[Aim of the exercise] Copy everything from the line containing "Given the scene" down to the end of the items without any changes, including both of those boundaries.

[Raw data]
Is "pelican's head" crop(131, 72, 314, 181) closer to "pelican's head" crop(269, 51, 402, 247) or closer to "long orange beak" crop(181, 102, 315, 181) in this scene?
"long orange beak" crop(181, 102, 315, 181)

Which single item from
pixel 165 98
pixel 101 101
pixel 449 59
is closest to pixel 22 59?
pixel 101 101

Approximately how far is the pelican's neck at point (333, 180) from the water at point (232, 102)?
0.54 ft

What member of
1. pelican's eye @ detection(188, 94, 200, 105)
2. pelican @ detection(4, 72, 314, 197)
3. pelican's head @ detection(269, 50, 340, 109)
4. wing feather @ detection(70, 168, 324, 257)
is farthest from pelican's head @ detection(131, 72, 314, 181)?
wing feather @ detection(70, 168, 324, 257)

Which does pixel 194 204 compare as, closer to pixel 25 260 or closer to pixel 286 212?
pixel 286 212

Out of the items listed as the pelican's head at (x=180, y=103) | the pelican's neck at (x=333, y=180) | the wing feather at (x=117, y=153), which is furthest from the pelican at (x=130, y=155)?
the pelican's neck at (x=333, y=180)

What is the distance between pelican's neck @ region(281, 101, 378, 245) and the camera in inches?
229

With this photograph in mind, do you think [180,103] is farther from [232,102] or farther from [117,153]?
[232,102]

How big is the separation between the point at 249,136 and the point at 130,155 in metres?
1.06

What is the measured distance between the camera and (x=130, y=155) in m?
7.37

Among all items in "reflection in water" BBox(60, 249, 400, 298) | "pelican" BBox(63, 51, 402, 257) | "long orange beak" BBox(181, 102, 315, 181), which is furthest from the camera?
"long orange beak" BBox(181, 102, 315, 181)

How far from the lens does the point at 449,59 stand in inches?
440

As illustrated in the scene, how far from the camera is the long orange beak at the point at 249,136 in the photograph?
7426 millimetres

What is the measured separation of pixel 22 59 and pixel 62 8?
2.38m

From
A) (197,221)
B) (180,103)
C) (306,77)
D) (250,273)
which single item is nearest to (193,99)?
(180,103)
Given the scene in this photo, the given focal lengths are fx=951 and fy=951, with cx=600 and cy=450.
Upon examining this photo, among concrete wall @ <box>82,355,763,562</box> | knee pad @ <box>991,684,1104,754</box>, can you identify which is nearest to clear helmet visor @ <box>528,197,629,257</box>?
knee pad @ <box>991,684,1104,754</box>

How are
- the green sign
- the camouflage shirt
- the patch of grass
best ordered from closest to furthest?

[Output of the task]
Given the scene in this photo, the given focal lengths are fx=951 and fy=951, with cx=600 and cy=450.
Upon examining this photo, among concrete wall @ <box>82,355,763,562</box> | knee pad @ <box>991,684,1104,754</box>, can you identify which is nearest to clear helmet visor @ <box>528,197,629,257</box>?
knee pad @ <box>991,684,1104,754</box>

How are
- the green sign
- the camouflage shirt
- the patch of grass
best ordered from closest to furthest?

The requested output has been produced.